**Given text**
___

- Developers: Apple Computer, Claris
- Release: 1984; 42 years ago
- Written in: Pascal
- Operating system: System Software 6, System 7
- Type: Vector-based drawing
- License: Proprietary

= MacDraw =

Vector graphics drawing application

MacDraw is a discontinued vector graphics drawing application released along with the first Apple Macintosh systems in 1984. MacDraw was one of the first WYSIWYG drawing programs that could be used in collaboration with MacWrite. It was eventually adapted by Claris and, in the early 1990s, MacDraw Pro was released with color support.
MacDraw was the vector-based cousin of MacPaint.

In the preface of the third edition of Introduction to Algorithms, the authors make an emphatic plea for the creation of an OS X-compatible version of MacDraw Pro.

== Early versions ==
MacDraw was based on Apple's earlier program, LisaDraw, which was developed for the Apple Lisa computer which was released in 1983. LisaDraw and MacDraw were developed by the same person, Mark Cutter.

The first version of MacDraw was similar to that of MacPaint, featuring the same tools and patterns. However, MacDraw is vector-based, meaning that an object's properties and placement can be changed at any time. MacDraw includes features for printing and also integrates with MacWrite via cut-and-paste. MacDraw is more advanced than MacPaint, featuring a grid and the ability to change the drawing dimensions. However, MacDraw lacks support for using more than one document at a time and also lacks zooming capabilities. MacDraw is especially useful in drawing flowcharts, diagrams and technical drawings.

___

Stored data

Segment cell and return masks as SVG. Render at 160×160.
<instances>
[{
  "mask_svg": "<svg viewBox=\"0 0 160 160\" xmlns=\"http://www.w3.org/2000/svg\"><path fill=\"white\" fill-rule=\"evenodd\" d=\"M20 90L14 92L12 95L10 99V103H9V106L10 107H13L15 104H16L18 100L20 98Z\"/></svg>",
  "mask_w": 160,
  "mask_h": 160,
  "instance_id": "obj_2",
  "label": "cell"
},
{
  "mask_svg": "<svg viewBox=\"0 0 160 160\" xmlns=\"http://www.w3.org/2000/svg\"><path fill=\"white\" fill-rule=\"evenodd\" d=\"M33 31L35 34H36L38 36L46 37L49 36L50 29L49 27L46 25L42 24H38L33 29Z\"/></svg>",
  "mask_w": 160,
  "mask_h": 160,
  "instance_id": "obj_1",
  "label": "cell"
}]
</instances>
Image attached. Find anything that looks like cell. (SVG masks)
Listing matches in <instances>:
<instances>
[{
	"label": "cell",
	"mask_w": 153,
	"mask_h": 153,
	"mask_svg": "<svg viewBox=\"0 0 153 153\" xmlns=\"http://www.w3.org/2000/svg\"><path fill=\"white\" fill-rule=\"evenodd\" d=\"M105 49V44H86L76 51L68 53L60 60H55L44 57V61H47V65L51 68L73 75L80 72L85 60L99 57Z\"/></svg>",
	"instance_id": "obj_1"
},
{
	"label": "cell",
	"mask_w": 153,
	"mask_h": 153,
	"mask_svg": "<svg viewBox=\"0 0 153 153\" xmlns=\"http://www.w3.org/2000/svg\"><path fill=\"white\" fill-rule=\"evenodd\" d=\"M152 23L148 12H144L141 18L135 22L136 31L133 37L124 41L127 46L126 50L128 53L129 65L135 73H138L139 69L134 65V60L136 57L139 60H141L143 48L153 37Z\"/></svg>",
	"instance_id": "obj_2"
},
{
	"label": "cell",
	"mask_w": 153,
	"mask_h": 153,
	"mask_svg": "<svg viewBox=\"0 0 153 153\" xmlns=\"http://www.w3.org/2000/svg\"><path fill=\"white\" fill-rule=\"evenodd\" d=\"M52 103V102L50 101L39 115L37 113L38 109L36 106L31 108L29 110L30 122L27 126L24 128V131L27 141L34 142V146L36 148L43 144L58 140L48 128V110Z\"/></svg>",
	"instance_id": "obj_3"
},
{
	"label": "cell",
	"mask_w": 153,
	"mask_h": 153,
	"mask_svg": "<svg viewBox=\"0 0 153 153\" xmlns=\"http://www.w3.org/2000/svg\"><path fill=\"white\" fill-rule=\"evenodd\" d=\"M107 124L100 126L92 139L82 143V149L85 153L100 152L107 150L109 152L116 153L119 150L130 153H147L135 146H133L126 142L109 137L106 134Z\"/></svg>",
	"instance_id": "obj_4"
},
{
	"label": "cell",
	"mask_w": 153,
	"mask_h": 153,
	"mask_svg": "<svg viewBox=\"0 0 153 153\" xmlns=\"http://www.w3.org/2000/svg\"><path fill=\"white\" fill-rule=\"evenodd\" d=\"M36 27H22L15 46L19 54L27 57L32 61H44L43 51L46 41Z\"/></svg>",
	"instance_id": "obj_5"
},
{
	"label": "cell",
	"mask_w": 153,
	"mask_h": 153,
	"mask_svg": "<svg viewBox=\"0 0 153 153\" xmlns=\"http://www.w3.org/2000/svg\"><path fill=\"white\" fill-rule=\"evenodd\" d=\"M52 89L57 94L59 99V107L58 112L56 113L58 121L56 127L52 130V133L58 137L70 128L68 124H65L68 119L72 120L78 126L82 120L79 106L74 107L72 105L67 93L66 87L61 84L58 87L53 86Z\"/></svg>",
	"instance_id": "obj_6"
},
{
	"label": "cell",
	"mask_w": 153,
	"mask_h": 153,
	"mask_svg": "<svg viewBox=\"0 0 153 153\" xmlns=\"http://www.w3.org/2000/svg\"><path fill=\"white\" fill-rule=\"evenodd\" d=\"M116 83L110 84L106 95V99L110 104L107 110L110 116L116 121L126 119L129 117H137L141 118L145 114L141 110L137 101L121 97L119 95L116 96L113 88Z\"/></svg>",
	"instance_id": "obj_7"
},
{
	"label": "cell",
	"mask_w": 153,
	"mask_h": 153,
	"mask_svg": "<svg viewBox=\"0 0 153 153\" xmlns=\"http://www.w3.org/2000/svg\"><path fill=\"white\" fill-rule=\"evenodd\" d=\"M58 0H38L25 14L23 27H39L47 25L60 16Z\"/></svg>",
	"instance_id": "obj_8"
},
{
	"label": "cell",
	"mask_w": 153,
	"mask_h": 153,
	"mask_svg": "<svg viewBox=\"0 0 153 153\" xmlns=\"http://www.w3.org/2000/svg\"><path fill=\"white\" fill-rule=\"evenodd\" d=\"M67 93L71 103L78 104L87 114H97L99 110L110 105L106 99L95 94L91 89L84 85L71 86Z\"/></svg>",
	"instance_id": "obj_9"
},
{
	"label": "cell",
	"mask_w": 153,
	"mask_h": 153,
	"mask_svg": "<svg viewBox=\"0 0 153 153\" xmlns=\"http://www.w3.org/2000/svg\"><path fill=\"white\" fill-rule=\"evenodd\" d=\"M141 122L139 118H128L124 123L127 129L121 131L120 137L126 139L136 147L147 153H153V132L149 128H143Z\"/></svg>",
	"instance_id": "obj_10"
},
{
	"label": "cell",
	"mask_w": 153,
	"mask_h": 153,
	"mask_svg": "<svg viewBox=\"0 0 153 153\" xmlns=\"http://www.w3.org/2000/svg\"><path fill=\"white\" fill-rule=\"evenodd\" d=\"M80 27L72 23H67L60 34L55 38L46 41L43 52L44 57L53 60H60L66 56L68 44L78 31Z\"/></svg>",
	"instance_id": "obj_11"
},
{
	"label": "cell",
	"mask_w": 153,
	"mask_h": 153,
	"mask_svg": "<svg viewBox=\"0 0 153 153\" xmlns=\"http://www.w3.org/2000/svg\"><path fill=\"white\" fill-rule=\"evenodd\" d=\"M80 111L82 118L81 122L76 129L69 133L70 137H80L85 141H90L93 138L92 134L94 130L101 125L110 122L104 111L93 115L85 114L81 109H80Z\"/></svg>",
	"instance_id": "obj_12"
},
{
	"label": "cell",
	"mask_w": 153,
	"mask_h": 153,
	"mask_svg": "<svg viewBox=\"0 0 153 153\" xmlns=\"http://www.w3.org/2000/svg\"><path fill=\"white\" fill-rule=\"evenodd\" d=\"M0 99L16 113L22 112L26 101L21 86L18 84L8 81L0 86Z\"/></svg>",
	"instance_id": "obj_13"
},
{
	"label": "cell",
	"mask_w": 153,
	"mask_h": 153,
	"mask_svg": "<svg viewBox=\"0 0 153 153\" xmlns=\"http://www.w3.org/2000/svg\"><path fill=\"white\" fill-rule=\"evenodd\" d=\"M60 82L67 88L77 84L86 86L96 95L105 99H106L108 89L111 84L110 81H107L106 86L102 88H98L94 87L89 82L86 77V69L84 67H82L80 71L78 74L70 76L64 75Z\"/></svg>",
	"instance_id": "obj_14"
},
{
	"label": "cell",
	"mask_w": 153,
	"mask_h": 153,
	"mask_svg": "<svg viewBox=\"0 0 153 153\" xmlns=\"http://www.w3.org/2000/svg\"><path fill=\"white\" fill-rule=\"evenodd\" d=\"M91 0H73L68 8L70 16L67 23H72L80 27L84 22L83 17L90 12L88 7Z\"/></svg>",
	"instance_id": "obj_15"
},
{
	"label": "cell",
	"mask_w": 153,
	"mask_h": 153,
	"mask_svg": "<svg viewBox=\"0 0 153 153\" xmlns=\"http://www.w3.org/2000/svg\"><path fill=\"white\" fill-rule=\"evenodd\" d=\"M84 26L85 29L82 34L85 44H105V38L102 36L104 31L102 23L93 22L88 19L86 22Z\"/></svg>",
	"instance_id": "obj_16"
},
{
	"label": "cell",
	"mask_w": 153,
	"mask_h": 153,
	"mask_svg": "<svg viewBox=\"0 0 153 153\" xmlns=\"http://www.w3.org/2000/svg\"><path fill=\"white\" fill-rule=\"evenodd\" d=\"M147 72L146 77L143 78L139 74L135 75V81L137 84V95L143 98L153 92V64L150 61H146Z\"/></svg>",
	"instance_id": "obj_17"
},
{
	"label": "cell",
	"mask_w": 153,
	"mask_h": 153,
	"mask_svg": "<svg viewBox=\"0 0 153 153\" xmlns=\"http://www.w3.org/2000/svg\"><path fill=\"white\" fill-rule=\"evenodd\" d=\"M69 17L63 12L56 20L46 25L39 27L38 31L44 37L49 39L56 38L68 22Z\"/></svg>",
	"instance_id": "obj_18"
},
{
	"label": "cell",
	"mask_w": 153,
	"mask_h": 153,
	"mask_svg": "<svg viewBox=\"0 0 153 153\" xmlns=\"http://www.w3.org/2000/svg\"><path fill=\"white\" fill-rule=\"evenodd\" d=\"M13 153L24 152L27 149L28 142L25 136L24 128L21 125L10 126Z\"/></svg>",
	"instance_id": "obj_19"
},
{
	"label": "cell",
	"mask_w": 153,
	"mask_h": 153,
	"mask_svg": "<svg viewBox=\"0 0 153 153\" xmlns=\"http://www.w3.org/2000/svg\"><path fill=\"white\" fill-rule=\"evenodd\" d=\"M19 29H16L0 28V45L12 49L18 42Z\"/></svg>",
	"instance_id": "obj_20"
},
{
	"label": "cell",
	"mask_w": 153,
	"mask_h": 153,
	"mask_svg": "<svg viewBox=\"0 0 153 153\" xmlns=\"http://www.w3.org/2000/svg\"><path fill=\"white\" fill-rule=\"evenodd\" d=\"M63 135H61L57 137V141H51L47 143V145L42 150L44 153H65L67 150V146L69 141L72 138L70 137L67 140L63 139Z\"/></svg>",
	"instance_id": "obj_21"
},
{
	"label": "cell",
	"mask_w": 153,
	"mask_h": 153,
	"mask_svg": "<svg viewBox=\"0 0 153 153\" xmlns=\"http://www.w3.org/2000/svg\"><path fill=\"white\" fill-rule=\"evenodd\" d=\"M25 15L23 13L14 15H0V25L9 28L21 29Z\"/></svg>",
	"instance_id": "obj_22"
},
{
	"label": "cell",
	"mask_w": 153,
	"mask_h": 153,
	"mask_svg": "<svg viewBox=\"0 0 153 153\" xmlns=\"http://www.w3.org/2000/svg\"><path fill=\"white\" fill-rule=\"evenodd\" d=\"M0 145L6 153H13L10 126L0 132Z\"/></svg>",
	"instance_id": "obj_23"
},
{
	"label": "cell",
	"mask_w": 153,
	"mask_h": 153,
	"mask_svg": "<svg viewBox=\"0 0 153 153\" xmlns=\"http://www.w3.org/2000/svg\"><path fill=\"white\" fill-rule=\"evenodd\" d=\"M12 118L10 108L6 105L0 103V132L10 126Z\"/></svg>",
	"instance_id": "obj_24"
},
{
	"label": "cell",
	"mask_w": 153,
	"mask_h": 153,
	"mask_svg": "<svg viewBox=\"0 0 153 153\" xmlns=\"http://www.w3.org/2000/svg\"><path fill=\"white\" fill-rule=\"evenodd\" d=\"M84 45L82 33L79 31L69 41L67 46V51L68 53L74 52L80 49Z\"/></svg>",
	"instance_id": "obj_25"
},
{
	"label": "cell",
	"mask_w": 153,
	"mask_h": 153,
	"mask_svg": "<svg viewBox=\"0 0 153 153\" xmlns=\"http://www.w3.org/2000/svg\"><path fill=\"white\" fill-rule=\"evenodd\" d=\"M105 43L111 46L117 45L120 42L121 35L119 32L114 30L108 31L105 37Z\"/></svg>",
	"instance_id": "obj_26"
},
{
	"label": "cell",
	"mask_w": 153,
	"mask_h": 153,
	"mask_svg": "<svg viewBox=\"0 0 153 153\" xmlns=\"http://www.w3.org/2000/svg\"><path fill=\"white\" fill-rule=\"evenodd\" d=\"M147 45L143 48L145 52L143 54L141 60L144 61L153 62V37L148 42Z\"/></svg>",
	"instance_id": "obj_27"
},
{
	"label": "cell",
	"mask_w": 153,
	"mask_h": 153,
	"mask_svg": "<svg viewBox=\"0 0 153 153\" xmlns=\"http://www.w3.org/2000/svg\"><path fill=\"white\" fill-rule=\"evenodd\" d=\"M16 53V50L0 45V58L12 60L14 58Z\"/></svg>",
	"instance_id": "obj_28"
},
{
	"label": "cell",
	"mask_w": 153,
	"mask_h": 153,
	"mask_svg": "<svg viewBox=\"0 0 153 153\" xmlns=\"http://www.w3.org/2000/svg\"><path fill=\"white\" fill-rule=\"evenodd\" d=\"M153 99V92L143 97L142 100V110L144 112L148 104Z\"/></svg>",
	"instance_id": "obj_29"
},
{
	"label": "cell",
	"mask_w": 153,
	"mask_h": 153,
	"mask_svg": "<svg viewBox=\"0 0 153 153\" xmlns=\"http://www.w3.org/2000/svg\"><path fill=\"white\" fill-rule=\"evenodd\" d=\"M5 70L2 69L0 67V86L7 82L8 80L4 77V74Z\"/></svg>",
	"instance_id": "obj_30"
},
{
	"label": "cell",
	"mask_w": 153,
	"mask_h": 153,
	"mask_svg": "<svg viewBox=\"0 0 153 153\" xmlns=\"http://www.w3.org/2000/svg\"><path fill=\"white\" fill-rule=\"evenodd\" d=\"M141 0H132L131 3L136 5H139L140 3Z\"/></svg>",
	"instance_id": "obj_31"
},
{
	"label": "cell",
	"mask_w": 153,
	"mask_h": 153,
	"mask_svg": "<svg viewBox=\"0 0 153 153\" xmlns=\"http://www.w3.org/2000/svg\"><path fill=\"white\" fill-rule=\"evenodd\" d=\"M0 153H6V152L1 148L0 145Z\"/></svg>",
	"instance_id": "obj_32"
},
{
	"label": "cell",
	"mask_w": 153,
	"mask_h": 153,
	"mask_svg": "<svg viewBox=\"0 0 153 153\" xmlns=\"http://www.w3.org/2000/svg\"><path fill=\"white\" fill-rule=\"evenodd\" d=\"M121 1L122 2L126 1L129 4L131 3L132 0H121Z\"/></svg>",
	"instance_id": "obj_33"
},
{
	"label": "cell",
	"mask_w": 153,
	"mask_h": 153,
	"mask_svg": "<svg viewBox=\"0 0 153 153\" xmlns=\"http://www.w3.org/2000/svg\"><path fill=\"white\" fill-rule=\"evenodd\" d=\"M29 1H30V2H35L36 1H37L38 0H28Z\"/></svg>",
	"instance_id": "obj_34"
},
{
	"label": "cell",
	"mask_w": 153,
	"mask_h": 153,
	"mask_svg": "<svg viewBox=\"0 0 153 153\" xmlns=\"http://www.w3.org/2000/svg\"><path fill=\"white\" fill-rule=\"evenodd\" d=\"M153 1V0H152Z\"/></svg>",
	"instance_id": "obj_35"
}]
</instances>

___

Return the passage of the MacDraw text that begins with the words "MacDraw is a" and ends after the words "of MacDraw Pro.".

MacDraw is a discontinued vector graphics drawing application released along with the first Apple Macintosh systems in 1984. MacDraw was one of the first WYSIWYG drawing programs that could be used in collaboration with MacWrite. It was eventually adapted by Claris and, in the early 1990s, MacDraw Pro was released with color support.
MacDraw was the vector-based cousin of MacPaint.

In the preface of the third edition of Introduction to Algorithms, the authors make an emphatic plea for the creation of an OS X-compatible version of MacDraw Pro.